Both adolescents and parents completed a daily diary. The adolescent diary included bedtime, sleep latency (time it took to fall asleep), rise time, napping, and caffeine consumption. Sleep onset (bedtime + latency), sleep latency, rise time, and total nocturnal sleep minutes (onset to offset) were averaged for each participant for each week. In addition, both the adolescent and parent diaries included an item assessing the adolescent’s difficulty to rise/wake up in the morning (1=very easy, 2=easy, 3=neutral, 4=difficult, 5=very difficult) and three items assessing daytime sleepiness (“felt sleepy or tired,” “had trouble staying awake,” and “yawned or put head down during day”) rated on a four-point scale (0=not at all, 1=just a little, 2=pretty much, 3=very much). Diary items were averaged into composite variables for each week (adolescent diary α=.78 and .89 across days for SE and SR, respectively; parent diary α=.89 and .96).

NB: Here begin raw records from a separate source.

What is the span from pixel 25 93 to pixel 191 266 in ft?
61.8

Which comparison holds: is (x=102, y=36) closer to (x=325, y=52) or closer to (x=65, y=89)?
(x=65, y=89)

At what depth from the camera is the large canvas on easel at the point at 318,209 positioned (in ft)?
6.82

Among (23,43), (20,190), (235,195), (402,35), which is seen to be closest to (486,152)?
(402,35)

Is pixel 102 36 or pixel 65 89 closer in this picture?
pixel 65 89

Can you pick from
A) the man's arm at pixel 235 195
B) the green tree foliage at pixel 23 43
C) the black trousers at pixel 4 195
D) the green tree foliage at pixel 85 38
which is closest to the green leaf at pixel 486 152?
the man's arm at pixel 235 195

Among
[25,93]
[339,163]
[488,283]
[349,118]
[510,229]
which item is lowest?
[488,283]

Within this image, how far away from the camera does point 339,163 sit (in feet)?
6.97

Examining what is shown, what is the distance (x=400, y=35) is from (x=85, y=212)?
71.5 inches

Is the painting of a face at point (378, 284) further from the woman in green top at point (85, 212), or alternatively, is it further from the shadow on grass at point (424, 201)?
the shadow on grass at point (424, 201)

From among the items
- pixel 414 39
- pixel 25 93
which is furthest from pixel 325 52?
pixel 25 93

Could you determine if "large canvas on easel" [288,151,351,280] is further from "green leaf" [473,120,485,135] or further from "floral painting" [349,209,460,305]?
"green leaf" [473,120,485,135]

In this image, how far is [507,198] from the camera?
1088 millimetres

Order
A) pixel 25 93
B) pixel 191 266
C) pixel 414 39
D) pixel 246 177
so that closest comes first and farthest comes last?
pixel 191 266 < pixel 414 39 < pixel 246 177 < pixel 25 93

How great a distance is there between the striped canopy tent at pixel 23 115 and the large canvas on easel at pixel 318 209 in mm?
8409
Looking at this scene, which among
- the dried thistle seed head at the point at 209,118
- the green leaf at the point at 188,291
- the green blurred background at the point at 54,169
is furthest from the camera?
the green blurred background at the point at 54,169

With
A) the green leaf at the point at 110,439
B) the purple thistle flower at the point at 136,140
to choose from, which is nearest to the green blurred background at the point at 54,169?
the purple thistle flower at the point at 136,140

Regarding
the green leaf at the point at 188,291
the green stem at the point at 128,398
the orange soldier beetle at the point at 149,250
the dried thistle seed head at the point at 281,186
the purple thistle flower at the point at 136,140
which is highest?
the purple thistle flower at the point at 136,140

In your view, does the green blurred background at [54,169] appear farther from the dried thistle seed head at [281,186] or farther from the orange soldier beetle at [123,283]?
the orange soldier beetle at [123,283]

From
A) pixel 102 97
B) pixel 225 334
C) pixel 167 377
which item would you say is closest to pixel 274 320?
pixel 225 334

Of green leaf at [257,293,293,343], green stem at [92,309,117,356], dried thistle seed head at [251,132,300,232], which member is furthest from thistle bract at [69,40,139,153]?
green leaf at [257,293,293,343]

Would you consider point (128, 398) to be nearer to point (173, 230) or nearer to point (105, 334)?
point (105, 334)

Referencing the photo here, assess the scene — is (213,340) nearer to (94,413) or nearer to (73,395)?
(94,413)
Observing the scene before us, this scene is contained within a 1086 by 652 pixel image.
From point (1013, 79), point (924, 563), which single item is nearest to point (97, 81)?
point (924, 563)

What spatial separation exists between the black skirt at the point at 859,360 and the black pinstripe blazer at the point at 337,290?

Daily attention and behavior.
The parent diary also included the 10-item IOWA Conners Rating Scale31 that assesses inattention (2 items), hyperactivity-impulsivity (3 items), and oppositionality (5 items) on a four-point scale (0=not at all, 3=very much). Daily items were averaged into composite variables for each week (inattention α=.96 and .93 for SE and SR, respectively; hyperactivity-impulsivity α=.87 and .86; oppositionality α=.94 and .91).
Daytime sleepiness.
At each laboratory visit, adolescents completed the 8-item Pediatric Daytime Sleepiness Scale (PDSS).32 Two items assessing sleepiness/drowsiness during the school year (i.e., during class and homework completion) were not used, resulting in six items rated on a five-point scale (0=never, 4=always). Mean scale scores were calculated (α=.65 and .70 for SE and SR, respectively).
ADHD and ODD symptoms.
At each laboratory visit, parents completed the Vanderbilt ADHD Diagnostic Parent Rating Scale (VADPRS)33 that includes the nine inattentive (ADHD-IN), nine hyperactive-impulsive (ADHD-HI) symptoms, and eight ODD symptoms of the DSM-5. Each item is rated on a four-point scale (0=never, 3=very often). Mean scale scores were calculated (ADHD-IN α=.95 and .93 for SE and SR, respectively; ADHD-HI α=.94 and .91; ODD α=.91 and .90).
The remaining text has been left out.